### Extracted records
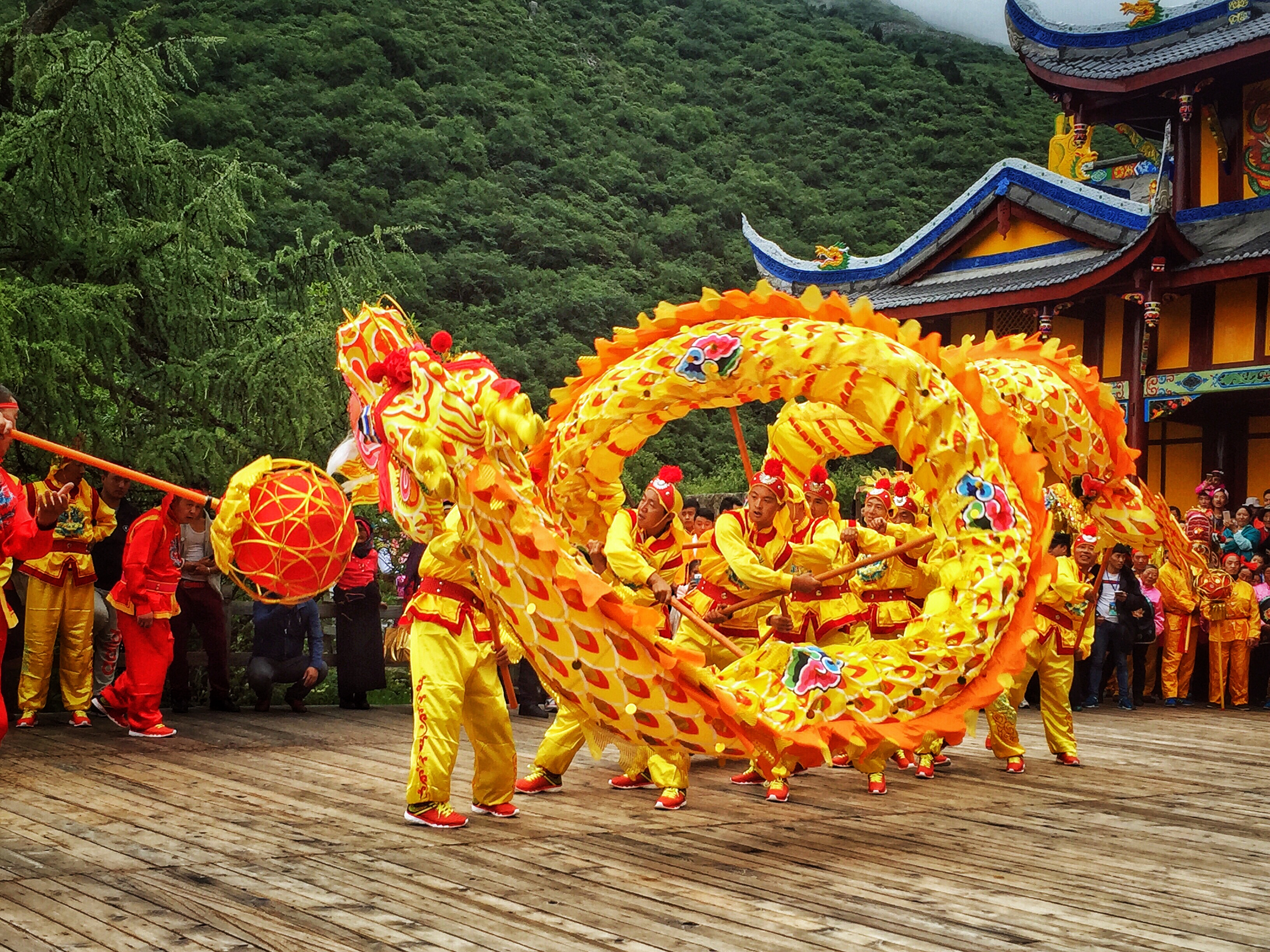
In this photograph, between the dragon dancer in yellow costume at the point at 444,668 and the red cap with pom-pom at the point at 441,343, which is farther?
the dragon dancer in yellow costume at the point at 444,668

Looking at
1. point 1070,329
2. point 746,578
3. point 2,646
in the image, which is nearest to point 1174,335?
point 1070,329

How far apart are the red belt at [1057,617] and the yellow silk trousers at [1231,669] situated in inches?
163

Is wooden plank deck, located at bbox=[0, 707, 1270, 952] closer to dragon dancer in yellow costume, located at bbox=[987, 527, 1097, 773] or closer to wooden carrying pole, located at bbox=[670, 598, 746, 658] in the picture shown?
dragon dancer in yellow costume, located at bbox=[987, 527, 1097, 773]

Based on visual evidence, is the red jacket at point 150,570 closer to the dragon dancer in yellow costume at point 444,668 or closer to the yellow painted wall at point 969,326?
the dragon dancer in yellow costume at point 444,668

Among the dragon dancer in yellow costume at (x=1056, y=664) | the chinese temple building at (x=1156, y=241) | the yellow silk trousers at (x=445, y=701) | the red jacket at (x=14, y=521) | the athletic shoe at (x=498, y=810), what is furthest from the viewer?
the chinese temple building at (x=1156, y=241)

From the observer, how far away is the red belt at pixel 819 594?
5953 millimetres

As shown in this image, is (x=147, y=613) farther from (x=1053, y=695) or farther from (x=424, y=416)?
(x=1053, y=695)

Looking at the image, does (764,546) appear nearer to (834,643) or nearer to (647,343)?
(834,643)

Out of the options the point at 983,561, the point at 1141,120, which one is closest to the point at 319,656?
the point at 983,561

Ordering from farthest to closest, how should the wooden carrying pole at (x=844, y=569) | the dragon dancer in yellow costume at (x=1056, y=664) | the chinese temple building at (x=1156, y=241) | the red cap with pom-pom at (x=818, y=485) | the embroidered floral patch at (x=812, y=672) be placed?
1. the chinese temple building at (x=1156, y=241)
2. the dragon dancer in yellow costume at (x=1056, y=664)
3. the red cap with pom-pom at (x=818, y=485)
4. the wooden carrying pole at (x=844, y=569)
5. the embroidered floral patch at (x=812, y=672)

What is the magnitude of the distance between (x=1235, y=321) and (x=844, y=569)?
29.2ft

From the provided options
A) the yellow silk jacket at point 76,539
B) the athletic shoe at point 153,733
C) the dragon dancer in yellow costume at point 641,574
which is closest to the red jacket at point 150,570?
the yellow silk jacket at point 76,539

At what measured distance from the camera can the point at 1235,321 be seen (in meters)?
12.9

### Your task
Return all of the entries word for word, but omit the pictures.

### Finished task
In this photograph, between the dragon dancer in yellow costume at the point at 444,668 and the red cap with pom-pom at the point at 441,343, which is farther?
the dragon dancer in yellow costume at the point at 444,668

Looking at
1. point 1070,329
2. point 746,578
3. point 2,646
in the image, which is nearest to point 1174,335?
point 1070,329

How far apart are the red belt at [1057,617] and the yellow silk trousers at [1231,669] situated in inches?
163

Is wooden plank deck, located at bbox=[0, 707, 1270, 952] closer to dragon dancer in yellow costume, located at bbox=[987, 527, 1097, 773] or closer to wooden carrying pole, located at bbox=[670, 598, 746, 658] in the picture shown?
dragon dancer in yellow costume, located at bbox=[987, 527, 1097, 773]

Based on visual evidence, is the red jacket at point 150,570 closer to the dragon dancer in yellow costume at point 444,668 or closer to the yellow painted wall at point 969,326?
the dragon dancer in yellow costume at point 444,668

Among the dragon dancer in yellow costume at (x=1056, y=664) | the chinese temple building at (x=1156, y=241) | the yellow silk trousers at (x=445, y=701) | the red jacket at (x=14, y=521) | the athletic shoe at (x=498, y=810), what is furthest from the viewer?
the chinese temple building at (x=1156, y=241)

From the observer, how far away is the red belt at pixel 819 594?
5953 millimetres

As shown in this image, is (x=147, y=613) farther from (x=1053, y=695) or farther from (x=424, y=416)?
(x=1053, y=695)

Looking at the image, does (764,546) appear nearer to (834,643) or nearer to (647,343)?
(834,643)

Out of the options the point at 983,561, the point at 1141,120, which one is closest to the point at 319,656?
the point at 983,561

Ordering from farthest to closest, how should the wooden carrying pole at (x=844, y=569) | the dragon dancer in yellow costume at (x=1056, y=664) | the chinese temple building at (x=1156, y=241) | the red cap with pom-pom at (x=818, y=485) | the embroidered floral patch at (x=812, y=672) be placed?
1. the chinese temple building at (x=1156, y=241)
2. the dragon dancer in yellow costume at (x=1056, y=664)
3. the red cap with pom-pom at (x=818, y=485)
4. the wooden carrying pole at (x=844, y=569)
5. the embroidered floral patch at (x=812, y=672)

What is the magnitude of the distance between (x=1235, y=321) and (x=844, y=569)?
29.2ft

From the provided options
A) the yellow silk jacket at point 76,539
B) the athletic shoe at point 153,733
C) the dragon dancer in yellow costume at point 641,574
which is closest to the red jacket at point 150,570?
the yellow silk jacket at point 76,539

At what measured distance from the camera can the point at 1235,321 be seen (in meters)?
12.9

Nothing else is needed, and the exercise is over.